At the heart of modern machine learning, so popular in 2019, is an optimization problem. Optimization means gradients, so suddenly differentiation, especially automatic differentiation (AD), is exciting.

The first time one hears about AD, it is easy to imagine what it is. Surely it is straightforward symbolic differentiation applied to code. One imagines automatically doing what is learned in a calculus class, like
$$ \frac{d}{dx}x^n = n x^{n-1}. $$
**This is not how AD works.**

Ok, then it must be numerical differentiation and to first order
$$ \frac{df}{dx} \approx \frac{f(x+h) - f(x)}{\Delta h} $$
**This is also not how AD works.**

# Babylonian sqrt

> Repeat $t \leftarrow (t + x/2)/2$ until $t$ converges to $\sqrt{x}$.

In [None]:
@inline function Babylonian(x; N = 10)
    t = (1+x)/2
    for i = 2:N
        t = (t + x/t)/2
    end
    t
end

In [None]:
α = π

Babylonian(α), √α

In [None]:
Babylonian(2), √2

In [None]:
using PyPlot

xs = 0:0.01:49

for i in 1:5
    plot(xs, [Babylonian(x; N=i) for x in xs], label="Iteration $i")
end

plot(xs, sqrt.(xs), label="sqrt", color="black")

legend()
title("Those Babylonians really knew how to √")

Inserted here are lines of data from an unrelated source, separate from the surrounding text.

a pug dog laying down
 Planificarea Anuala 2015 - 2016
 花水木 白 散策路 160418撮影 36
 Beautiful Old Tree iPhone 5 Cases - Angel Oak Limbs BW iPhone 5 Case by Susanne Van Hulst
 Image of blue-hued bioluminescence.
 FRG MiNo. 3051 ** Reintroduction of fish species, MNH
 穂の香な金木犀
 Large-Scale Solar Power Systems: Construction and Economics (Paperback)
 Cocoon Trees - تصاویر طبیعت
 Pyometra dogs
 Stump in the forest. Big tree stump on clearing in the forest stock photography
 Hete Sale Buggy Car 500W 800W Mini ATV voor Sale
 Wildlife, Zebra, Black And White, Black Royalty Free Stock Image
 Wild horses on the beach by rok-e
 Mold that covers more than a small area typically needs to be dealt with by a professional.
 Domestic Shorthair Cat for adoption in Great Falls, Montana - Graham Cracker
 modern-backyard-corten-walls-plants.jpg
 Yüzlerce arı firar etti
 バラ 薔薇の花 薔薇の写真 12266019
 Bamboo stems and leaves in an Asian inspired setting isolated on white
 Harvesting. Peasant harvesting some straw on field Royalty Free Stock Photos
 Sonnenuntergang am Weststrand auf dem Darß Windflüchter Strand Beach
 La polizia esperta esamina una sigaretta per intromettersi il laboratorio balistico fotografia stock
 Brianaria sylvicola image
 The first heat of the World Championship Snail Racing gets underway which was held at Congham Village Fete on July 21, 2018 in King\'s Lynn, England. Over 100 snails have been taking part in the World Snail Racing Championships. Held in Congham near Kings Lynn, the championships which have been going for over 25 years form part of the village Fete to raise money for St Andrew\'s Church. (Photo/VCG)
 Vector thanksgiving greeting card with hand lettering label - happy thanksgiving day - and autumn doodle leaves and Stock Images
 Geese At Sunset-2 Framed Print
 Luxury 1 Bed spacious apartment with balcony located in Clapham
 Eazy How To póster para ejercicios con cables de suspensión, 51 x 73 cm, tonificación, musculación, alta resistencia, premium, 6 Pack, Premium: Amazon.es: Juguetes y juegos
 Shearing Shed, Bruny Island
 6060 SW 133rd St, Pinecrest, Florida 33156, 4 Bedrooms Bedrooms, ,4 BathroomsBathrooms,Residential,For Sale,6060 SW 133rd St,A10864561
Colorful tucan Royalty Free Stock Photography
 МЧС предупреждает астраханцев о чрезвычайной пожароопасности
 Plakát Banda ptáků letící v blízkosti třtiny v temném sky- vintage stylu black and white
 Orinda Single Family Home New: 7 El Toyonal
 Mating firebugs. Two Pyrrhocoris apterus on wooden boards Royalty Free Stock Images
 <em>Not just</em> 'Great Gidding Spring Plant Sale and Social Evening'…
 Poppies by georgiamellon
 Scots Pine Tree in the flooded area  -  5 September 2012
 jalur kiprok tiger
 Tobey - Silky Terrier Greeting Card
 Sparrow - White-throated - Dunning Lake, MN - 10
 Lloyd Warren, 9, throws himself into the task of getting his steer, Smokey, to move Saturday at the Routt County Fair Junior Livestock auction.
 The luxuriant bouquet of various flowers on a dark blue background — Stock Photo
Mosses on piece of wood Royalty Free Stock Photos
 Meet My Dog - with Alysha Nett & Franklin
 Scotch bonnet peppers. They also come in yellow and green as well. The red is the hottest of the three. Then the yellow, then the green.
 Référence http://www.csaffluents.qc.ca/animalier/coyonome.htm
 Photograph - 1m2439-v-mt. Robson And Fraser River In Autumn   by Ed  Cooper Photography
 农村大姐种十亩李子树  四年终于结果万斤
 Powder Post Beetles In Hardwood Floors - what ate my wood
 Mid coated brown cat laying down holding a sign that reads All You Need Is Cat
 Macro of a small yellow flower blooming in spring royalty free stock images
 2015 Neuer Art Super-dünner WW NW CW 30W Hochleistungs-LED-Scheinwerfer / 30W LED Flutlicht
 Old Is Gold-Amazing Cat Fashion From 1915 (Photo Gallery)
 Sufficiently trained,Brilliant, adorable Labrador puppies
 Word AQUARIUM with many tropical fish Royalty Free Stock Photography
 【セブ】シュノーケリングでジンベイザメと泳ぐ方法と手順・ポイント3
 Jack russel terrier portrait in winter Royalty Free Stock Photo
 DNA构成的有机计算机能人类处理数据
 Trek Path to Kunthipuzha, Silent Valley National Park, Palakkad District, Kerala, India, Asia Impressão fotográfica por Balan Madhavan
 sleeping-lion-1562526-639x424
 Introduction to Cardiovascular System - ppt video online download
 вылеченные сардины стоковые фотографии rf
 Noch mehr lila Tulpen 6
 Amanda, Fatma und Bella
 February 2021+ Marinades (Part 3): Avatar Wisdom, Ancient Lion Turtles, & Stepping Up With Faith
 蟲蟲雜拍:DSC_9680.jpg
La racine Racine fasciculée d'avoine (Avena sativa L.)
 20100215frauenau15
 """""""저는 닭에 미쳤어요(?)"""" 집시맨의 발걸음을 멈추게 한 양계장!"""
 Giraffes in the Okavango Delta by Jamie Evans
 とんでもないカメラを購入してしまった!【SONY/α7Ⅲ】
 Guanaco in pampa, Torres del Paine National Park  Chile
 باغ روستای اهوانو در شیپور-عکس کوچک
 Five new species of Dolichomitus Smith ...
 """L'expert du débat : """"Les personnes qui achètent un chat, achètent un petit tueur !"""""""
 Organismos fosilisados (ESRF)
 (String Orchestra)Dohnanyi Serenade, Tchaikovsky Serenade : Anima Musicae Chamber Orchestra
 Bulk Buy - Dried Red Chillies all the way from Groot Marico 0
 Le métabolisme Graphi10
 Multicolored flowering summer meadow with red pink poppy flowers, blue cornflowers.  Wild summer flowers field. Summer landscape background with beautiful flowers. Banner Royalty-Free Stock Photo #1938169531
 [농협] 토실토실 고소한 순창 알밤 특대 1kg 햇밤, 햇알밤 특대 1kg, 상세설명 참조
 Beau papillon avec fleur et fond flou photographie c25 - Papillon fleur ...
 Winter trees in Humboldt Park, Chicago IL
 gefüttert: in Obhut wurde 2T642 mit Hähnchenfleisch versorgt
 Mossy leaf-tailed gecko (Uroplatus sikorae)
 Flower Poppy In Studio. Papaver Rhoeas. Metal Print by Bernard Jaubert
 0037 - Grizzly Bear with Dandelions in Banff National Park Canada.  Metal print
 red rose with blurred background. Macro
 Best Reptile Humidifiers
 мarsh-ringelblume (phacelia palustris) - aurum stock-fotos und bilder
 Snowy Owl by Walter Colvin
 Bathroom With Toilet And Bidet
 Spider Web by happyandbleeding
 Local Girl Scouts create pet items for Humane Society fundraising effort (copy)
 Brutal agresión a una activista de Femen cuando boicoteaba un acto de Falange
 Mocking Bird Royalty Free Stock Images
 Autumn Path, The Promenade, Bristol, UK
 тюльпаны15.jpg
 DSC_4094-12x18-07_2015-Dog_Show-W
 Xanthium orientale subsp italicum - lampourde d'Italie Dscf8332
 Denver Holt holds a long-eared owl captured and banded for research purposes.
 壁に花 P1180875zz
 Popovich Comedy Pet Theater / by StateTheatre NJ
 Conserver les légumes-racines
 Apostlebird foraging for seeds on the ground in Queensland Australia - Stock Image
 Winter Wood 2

# ... and now the derivative, almost by magic

Ten lines of Julia code! No mention of 1/2 over sqrt(x). D for "dual number", invented by Clifford in 1873.

In [None]:
struct D <: Number
    x::Float64 # value
    ϵ::Float64 # derivative
end

import Base: +, /, convert, promote_rule
a::D + b::D = D(a.x + b.x, a.ϵ + b.ϵ) # sum rule
a::D / b::D = D(a.x / b.x, (b.x * a.ϵ - a.x * b.ϵ)/b.x^2) # quotient rule
convert(::Type{D}, x::Real) = D(x, zero(x))
promote_rule(::Type{D}, ::Type{<:Number}) = D

The same babylonian algorithm with no rewrite at all computes properly the derivative as the check shows.

In [None]:
Babylonian(D(5, 1)) |> dump

In [None]:
x = 5; Babylonian(D(x, 1)), (√x, 0.5 / √x)

In [None]:
x = π; Babylonian(D(x, 1)), (√x, 0.5 / √x)

### It just works!

In [None]:
code_llvm(Babylonian, (D,); debuginfo=:none)

# Symbolically

It may be of some value to understand that the below is mathematically equivalent, though not what the computation is doing.

In [None]:
using SymPy

In [None]:
x = symbols("x")

display("Iterations as a function of x")
for k = 1:5
    display(simplify(Babylonian(x; N=k)))
end

display("Derivatives as a function of x")
for k = 1:5
    display(simplify(diff(simplify(Babylonian(x; N=k)), x)))
end

How does AD get the answer?

Note that we can rewrite our algorithm by taking the derivative of every operation to obtain the correct result.

In [None]:
function dBabylonian(x; N=10)
    t = (1+x)/2
    dt = 1/2
    for i = 2:N
        t = (t + x/t)/2
        dt = (dt + (t-x*dt)/t^2)/2;
    end
    dt
end

In [None]:
dBabylonian(5), 0.5/√5

So, basically the trick is for the computer system to do the rewrite for you, without any loss of speed or convenience.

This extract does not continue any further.